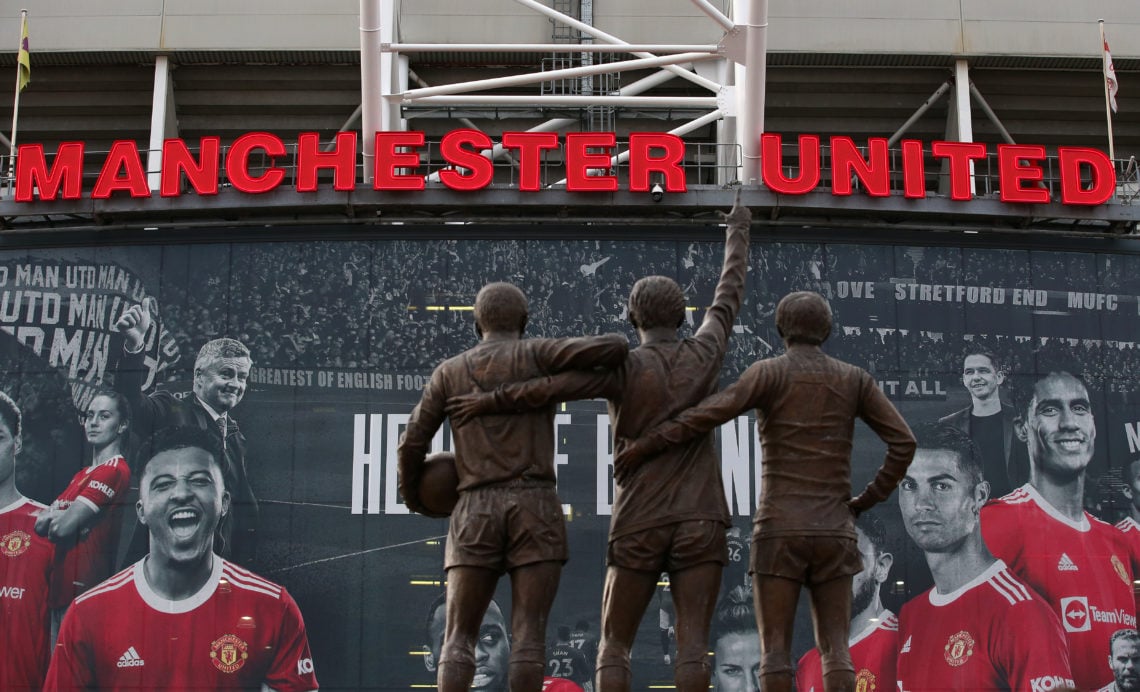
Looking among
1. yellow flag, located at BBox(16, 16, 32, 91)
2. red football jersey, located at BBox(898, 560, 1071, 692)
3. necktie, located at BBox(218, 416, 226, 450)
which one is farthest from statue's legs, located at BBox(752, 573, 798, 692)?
yellow flag, located at BBox(16, 16, 32, 91)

──────────────────────────────

**Short exercise**.
Put each item above into a two-column CSV with the headers item_text and item_answer. Use one row per item, wrap every field in double quotes, replace line breaks with spaces, and leave out the pictures.

**Answer**.
item_text,item_answer
"Looking among 1. yellow flag, located at BBox(16, 16, 32, 91) 2. red football jersey, located at BBox(898, 560, 1071, 692) 3. necktie, located at BBox(218, 416, 226, 450) which one is farthest from statue's legs, located at BBox(752, 573, 798, 692)?","yellow flag, located at BBox(16, 16, 32, 91)"